> [Records held in a dataset]:

# # # #

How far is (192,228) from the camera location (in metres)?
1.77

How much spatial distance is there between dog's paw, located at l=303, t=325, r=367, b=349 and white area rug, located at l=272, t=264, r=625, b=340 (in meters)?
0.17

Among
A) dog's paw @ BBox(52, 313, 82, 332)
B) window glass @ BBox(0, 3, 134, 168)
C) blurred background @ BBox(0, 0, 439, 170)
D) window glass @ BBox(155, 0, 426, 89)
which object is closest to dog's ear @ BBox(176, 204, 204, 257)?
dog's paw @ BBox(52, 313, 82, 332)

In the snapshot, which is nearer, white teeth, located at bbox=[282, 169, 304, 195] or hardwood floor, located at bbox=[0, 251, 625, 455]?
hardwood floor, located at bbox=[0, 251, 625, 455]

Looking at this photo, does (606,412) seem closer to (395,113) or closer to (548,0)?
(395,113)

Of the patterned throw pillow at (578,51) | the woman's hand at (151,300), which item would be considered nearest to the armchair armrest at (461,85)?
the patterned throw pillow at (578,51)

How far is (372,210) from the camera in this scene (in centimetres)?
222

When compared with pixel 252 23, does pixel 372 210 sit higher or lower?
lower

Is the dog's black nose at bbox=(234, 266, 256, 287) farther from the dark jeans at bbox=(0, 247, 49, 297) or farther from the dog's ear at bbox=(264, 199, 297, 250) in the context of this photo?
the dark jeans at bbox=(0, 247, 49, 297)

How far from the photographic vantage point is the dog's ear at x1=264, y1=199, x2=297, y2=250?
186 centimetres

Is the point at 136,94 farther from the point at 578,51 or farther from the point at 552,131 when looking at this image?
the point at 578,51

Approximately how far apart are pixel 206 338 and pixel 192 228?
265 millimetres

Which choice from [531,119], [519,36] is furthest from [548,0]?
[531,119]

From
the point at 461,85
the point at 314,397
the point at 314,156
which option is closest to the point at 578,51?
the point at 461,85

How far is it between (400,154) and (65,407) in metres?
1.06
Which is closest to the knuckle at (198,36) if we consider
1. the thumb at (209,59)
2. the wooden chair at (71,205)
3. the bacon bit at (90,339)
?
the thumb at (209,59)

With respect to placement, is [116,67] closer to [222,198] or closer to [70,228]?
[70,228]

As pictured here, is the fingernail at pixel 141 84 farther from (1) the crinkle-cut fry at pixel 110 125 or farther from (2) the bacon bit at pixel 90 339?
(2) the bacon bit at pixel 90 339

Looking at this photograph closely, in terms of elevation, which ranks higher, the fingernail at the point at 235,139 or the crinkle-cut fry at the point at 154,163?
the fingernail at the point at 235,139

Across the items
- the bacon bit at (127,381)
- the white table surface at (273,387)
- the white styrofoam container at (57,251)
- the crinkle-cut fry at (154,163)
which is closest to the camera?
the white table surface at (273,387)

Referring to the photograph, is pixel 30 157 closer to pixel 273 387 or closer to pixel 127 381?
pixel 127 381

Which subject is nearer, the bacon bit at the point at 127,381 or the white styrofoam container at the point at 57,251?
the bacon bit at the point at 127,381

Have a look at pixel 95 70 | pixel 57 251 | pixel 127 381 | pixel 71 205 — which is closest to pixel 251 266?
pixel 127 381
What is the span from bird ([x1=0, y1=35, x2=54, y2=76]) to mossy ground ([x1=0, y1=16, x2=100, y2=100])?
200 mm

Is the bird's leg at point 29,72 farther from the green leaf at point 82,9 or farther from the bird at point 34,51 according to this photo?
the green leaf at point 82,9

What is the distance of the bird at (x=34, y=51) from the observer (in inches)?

# # # #

> [WRITTEN TASK]: Rewrite the material as a Markdown table with the columns Row and Line, starting at the line containing "Is the bird's" and ending at the final line of the material. Number each row and omit blank lines.

> [SOLUTION]:
| Row | Line |
|---|---|
| 1 | Is the bird's leg at point 29,72 farther from the green leaf at point 82,9 or farther from the bird at point 34,51 according to this photo? |
| 2 | the green leaf at point 82,9 |
| 3 | What is the distance of the bird at (x=34, y=51) from the observer (in inches)? |